3′,4′,7-trihydroxyflavone, suggesting that the 7-hydroxy group is not necessary for anti-amyloidogenic activity. 3,3′,4′,5′-Tetrahydroxyflavone and 3′,4′,5′-trihydroxyflavone inhibited A beta fibril formation far more potently than 3,3′,4′-trihydroxyflavone and 3′,4′-dihydroxyflavone, suggesting that 3′,4′,5′-trihydroxyl group of the B ring is crucial for the anti-amyloidogenic activity of flavonoids. Based on the structure-activity relationship, we synthesized 3,3′,4′,5,5′-pentahydroxyflavone, and confirmed that this compound is the most potent inhibitor of A beta fibril formation among fisetin analogues that have been tested. Cytotoxicity Quizartinib chemical structure assay using rat hippocampal neuron cultures demonstrated that A beta preincubated with 3,3′,4′,5,5′-pentahydroxyflavone GSK2118436 in vitro was significantly less toxic than A beta preincubated with vehicle. 3,3′,4′,5,5′-Pentahydroxyflavone could be a new therapeutic drug candidate for the treatment of Alzheimer’s disease. (c) 2012 Elsevier Ireland Ltd. All rights reserved.”

inherited polyglutamine disorders are chronic neurodegenerative diseases therapeutically amenable to gene-specific silencing strategies. Several compelling nucleic acid-based approaches have recently been developed to block the expression of mutant proteins and prevent toxic LCL161 mouse neurodegenerative sequelae. With such approaches, avoiding potential side effects caused by the concomitant ablation of the normal protein is an important objective. Therefore, allele-specific gene silencing is highly desirable; however, retaining wild type function is complex given that the common CAG mutation cannot be directly targeted, and might not be necessary or justifiable in all cases. Insights from polyglutamine gene function studies and the further development of allele-specific and other gene silencing methodologies will be important to determine

the optimal therapeutic strategy for each polyglutamine disorder.”

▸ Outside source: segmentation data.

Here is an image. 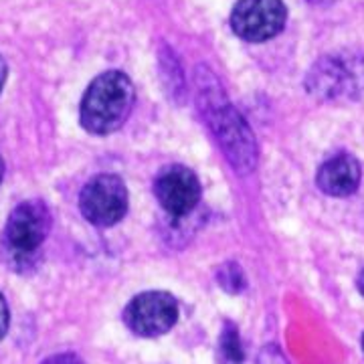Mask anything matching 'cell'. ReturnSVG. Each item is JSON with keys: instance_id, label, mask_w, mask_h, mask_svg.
Here are the masks:
<instances>
[{"instance_id": "cell-13", "label": "cell", "mask_w": 364, "mask_h": 364, "mask_svg": "<svg viewBox=\"0 0 364 364\" xmlns=\"http://www.w3.org/2000/svg\"><path fill=\"white\" fill-rule=\"evenodd\" d=\"M43 364H83L77 354H71V352H63V354H55L49 356Z\"/></svg>"}, {"instance_id": "cell-10", "label": "cell", "mask_w": 364, "mask_h": 364, "mask_svg": "<svg viewBox=\"0 0 364 364\" xmlns=\"http://www.w3.org/2000/svg\"><path fill=\"white\" fill-rule=\"evenodd\" d=\"M221 354L227 358V363L241 364L245 354H243V346H241V338L235 330V326L227 324L221 334Z\"/></svg>"}, {"instance_id": "cell-17", "label": "cell", "mask_w": 364, "mask_h": 364, "mask_svg": "<svg viewBox=\"0 0 364 364\" xmlns=\"http://www.w3.org/2000/svg\"><path fill=\"white\" fill-rule=\"evenodd\" d=\"M363 348H364V336H363Z\"/></svg>"}, {"instance_id": "cell-14", "label": "cell", "mask_w": 364, "mask_h": 364, "mask_svg": "<svg viewBox=\"0 0 364 364\" xmlns=\"http://www.w3.org/2000/svg\"><path fill=\"white\" fill-rule=\"evenodd\" d=\"M4 81H6V63H4V59L0 57V91L4 87Z\"/></svg>"}, {"instance_id": "cell-12", "label": "cell", "mask_w": 364, "mask_h": 364, "mask_svg": "<svg viewBox=\"0 0 364 364\" xmlns=\"http://www.w3.org/2000/svg\"><path fill=\"white\" fill-rule=\"evenodd\" d=\"M9 324H11V312H9L6 299L0 294V342L6 336V332H9Z\"/></svg>"}, {"instance_id": "cell-16", "label": "cell", "mask_w": 364, "mask_h": 364, "mask_svg": "<svg viewBox=\"0 0 364 364\" xmlns=\"http://www.w3.org/2000/svg\"><path fill=\"white\" fill-rule=\"evenodd\" d=\"M2 176H4V162H2V158H0V182H2Z\"/></svg>"}, {"instance_id": "cell-8", "label": "cell", "mask_w": 364, "mask_h": 364, "mask_svg": "<svg viewBox=\"0 0 364 364\" xmlns=\"http://www.w3.org/2000/svg\"><path fill=\"white\" fill-rule=\"evenodd\" d=\"M154 195L160 207L170 217L184 219L200 203V182L191 168L182 164H170L158 172L154 181Z\"/></svg>"}, {"instance_id": "cell-5", "label": "cell", "mask_w": 364, "mask_h": 364, "mask_svg": "<svg viewBox=\"0 0 364 364\" xmlns=\"http://www.w3.org/2000/svg\"><path fill=\"white\" fill-rule=\"evenodd\" d=\"M51 210L43 200L16 205L4 227V241L14 257H31L51 231Z\"/></svg>"}, {"instance_id": "cell-3", "label": "cell", "mask_w": 364, "mask_h": 364, "mask_svg": "<svg viewBox=\"0 0 364 364\" xmlns=\"http://www.w3.org/2000/svg\"><path fill=\"white\" fill-rule=\"evenodd\" d=\"M310 95L324 102L358 97L364 91V61L352 55H330L320 59L306 77Z\"/></svg>"}, {"instance_id": "cell-1", "label": "cell", "mask_w": 364, "mask_h": 364, "mask_svg": "<svg viewBox=\"0 0 364 364\" xmlns=\"http://www.w3.org/2000/svg\"><path fill=\"white\" fill-rule=\"evenodd\" d=\"M198 100L203 107L200 112L207 117L208 126L229 164L239 174H249L257 164V144L247 122L227 102L225 93L219 87V81L215 77H200Z\"/></svg>"}, {"instance_id": "cell-9", "label": "cell", "mask_w": 364, "mask_h": 364, "mask_svg": "<svg viewBox=\"0 0 364 364\" xmlns=\"http://www.w3.org/2000/svg\"><path fill=\"white\" fill-rule=\"evenodd\" d=\"M363 178V168L352 154H336L328 158L318 170L316 182L328 196H350L356 193Z\"/></svg>"}, {"instance_id": "cell-15", "label": "cell", "mask_w": 364, "mask_h": 364, "mask_svg": "<svg viewBox=\"0 0 364 364\" xmlns=\"http://www.w3.org/2000/svg\"><path fill=\"white\" fill-rule=\"evenodd\" d=\"M356 286H358V291L364 296V272H360L358 275V282H356Z\"/></svg>"}, {"instance_id": "cell-2", "label": "cell", "mask_w": 364, "mask_h": 364, "mask_svg": "<svg viewBox=\"0 0 364 364\" xmlns=\"http://www.w3.org/2000/svg\"><path fill=\"white\" fill-rule=\"evenodd\" d=\"M134 107V85L122 71H105L93 79L81 100V126L93 136L119 130Z\"/></svg>"}, {"instance_id": "cell-7", "label": "cell", "mask_w": 364, "mask_h": 364, "mask_svg": "<svg viewBox=\"0 0 364 364\" xmlns=\"http://www.w3.org/2000/svg\"><path fill=\"white\" fill-rule=\"evenodd\" d=\"M286 21L287 9L282 0H237L231 11V28L249 43L273 39Z\"/></svg>"}, {"instance_id": "cell-11", "label": "cell", "mask_w": 364, "mask_h": 364, "mask_svg": "<svg viewBox=\"0 0 364 364\" xmlns=\"http://www.w3.org/2000/svg\"><path fill=\"white\" fill-rule=\"evenodd\" d=\"M219 284L225 291H241L245 287V277H243V272L235 265V263H227L225 267L219 269Z\"/></svg>"}, {"instance_id": "cell-4", "label": "cell", "mask_w": 364, "mask_h": 364, "mask_svg": "<svg viewBox=\"0 0 364 364\" xmlns=\"http://www.w3.org/2000/svg\"><path fill=\"white\" fill-rule=\"evenodd\" d=\"M81 215L95 227H112L128 210V188L116 174H97L87 181L79 196Z\"/></svg>"}, {"instance_id": "cell-6", "label": "cell", "mask_w": 364, "mask_h": 364, "mask_svg": "<svg viewBox=\"0 0 364 364\" xmlns=\"http://www.w3.org/2000/svg\"><path fill=\"white\" fill-rule=\"evenodd\" d=\"M178 320V301L166 291H144L124 310V322L132 334L154 338L166 334Z\"/></svg>"}]
</instances>
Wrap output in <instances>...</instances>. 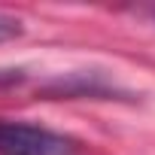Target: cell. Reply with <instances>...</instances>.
I'll list each match as a JSON object with an SVG mask.
<instances>
[{
	"instance_id": "1",
	"label": "cell",
	"mask_w": 155,
	"mask_h": 155,
	"mask_svg": "<svg viewBox=\"0 0 155 155\" xmlns=\"http://www.w3.org/2000/svg\"><path fill=\"white\" fill-rule=\"evenodd\" d=\"M0 155H73V140L25 122H0Z\"/></svg>"
},
{
	"instance_id": "2",
	"label": "cell",
	"mask_w": 155,
	"mask_h": 155,
	"mask_svg": "<svg viewBox=\"0 0 155 155\" xmlns=\"http://www.w3.org/2000/svg\"><path fill=\"white\" fill-rule=\"evenodd\" d=\"M21 31H25V28H21V21H18V18L0 12V43H9V40L21 37Z\"/></svg>"
},
{
	"instance_id": "3",
	"label": "cell",
	"mask_w": 155,
	"mask_h": 155,
	"mask_svg": "<svg viewBox=\"0 0 155 155\" xmlns=\"http://www.w3.org/2000/svg\"><path fill=\"white\" fill-rule=\"evenodd\" d=\"M149 12H152V15H155V6H152V9H149Z\"/></svg>"
}]
</instances>
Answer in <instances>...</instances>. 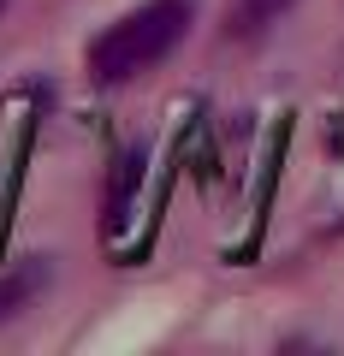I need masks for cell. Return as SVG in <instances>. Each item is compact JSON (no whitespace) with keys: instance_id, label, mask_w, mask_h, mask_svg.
Wrapping results in <instances>:
<instances>
[{"instance_id":"1","label":"cell","mask_w":344,"mask_h":356,"mask_svg":"<svg viewBox=\"0 0 344 356\" xmlns=\"http://www.w3.org/2000/svg\"><path fill=\"white\" fill-rule=\"evenodd\" d=\"M190 18H196V0H149V6H137L131 18H119L113 30H101L90 42V77L95 83H131V77H142L149 65H161L184 42Z\"/></svg>"},{"instance_id":"2","label":"cell","mask_w":344,"mask_h":356,"mask_svg":"<svg viewBox=\"0 0 344 356\" xmlns=\"http://www.w3.org/2000/svg\"><path fill=\"white\" fill-rule=\"evenodd\" d=\"M42 285H48V261H24V267H13V273L0 280V321L24 315V309L42 297Z\"/></svg>"},{"instance_id":"3","label":"cell","mask_w":344,"mask_h":356,"mask_svg":"<svg viewBox=\"0 0 344 356\" xmlns=\"http://www.w3.org/2000/svg\"><path fill=\"white\" fill-rule=\"evenodd\" d=\"M291 6H297V0H238V6H231V24H226V30H231L238 42H249V36H261L273 18H285Z\"/></svg>"}]
</instances>
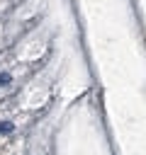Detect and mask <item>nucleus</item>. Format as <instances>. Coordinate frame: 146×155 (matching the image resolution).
Segmentation results:
<instances>
[{"mask_svg": "<svg viewBox=\"0 0 146 155\" xmlns=\"http://www.w3.org/2000/svg\"><path fill=\"white\" fill-rule=\"evenodd\" d=\"M12 128H15V126H12L10 121H0V133H10Z\"/></svg>", "mask_w": 146, "mask_h": 155, "instance_id": "f257e3e1", "label": "nucleus"}, {"mask_svg": "<svg viewBox=\"0 0 146 155\" xmlns=\"http://www.w3.org/2000/svg\"><path fill=\"white\" fill-rule=\"evenodd\" d=\"M10 82V75L7 73H0V85H7Z\"/></svg>", "mask_w": 146, "mask_h": 155, "instance_id": "f03ea898", "label": "nucleus"}]
</instances>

“Childhood trauma is a potent risk factor for developing depression in adulthood, particularly in response to additional stress. We here summarize results from a series of. clinical studies suggesting that childhood trauma in humans is associated with sensitization of the neuroendocrine stress response, glucocorticoid resistance, increased central corticotropin-releasing factor (CRF) activity, immune activation, and reduced hippocampal volume, closely paralleling several of the neuroendocrine features of depression. Neuroendocrine changes secondary to early-life stress likely reflect risk to develop depression in response to stress, potentially due to failure of a connected neural circuitry implicated in emotional, neuroendocrine and autonomic control to compensate in response to challenge.